A man working for a company handling ship repair resigned from his position after suffering injuries on the job. He filed a complaint against the company under maritime law and the Jones Act, both of which would require that he qualify as a seaman – and that’s the very thing the defendants claimed he was not.
The man was hired by American Marine & Salvage, LLC, in Mobile, AL in January 2010. He took care of office work, maintenance work such as mowing the office lawn and diving, welding and vessel repair. In March, he claimed that he’d injured his elbow while being helped onto a dive boat – following a dive – because there was no ladder. He recorded a back injury two months later, which had occurred from holding a 20-foot I-beam for the company owner. He hurt his back again the next day and turned in his resignation in mid-May.

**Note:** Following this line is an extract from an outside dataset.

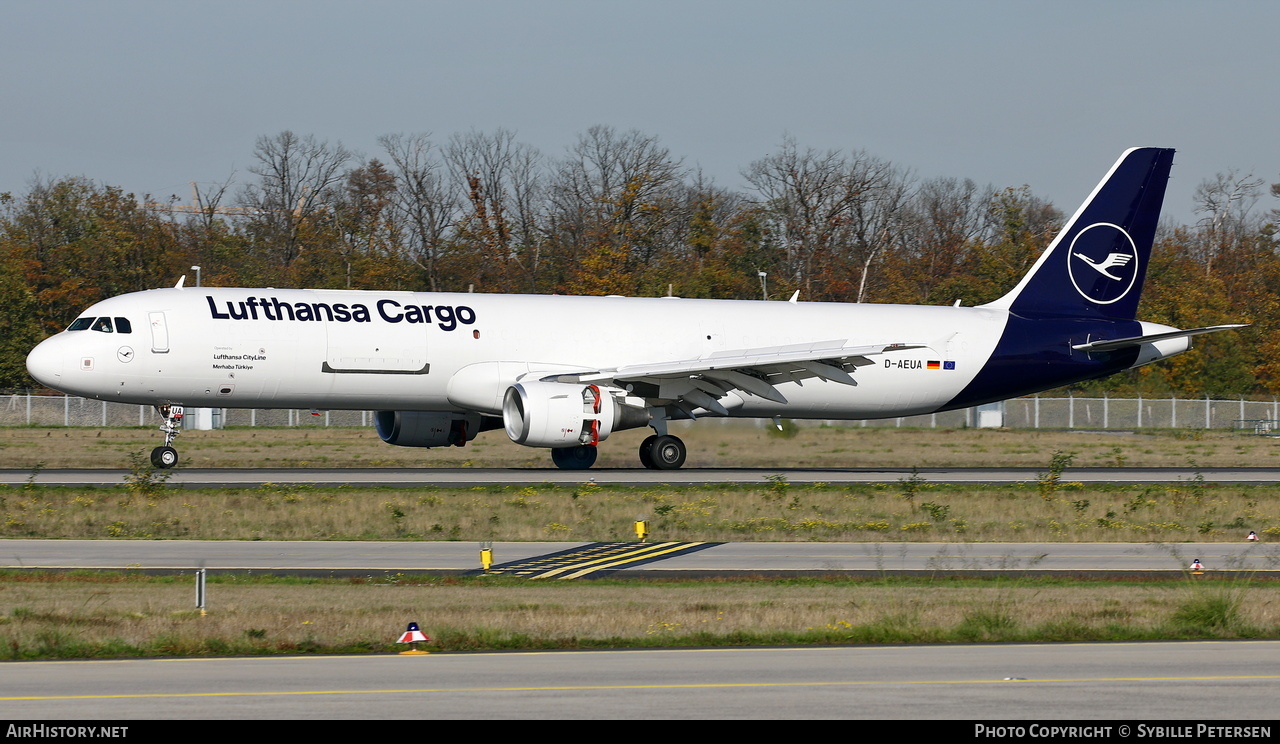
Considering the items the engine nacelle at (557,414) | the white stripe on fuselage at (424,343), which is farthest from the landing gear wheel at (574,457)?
the white stripe on fuselage at (424,343)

His resultant suit made a claim of unseaworthiness and maintenance and cure under maritime law – maintenance is daily living expenses, cure is medical costs – and negligence under the Jones Act for the injuries he’d sustained while employed by American Marine. The company countered by making a motion for summary judgment, asserting that the former worker didn’t qualify as a seaman. The district court concurred and granted American Marine’s motion.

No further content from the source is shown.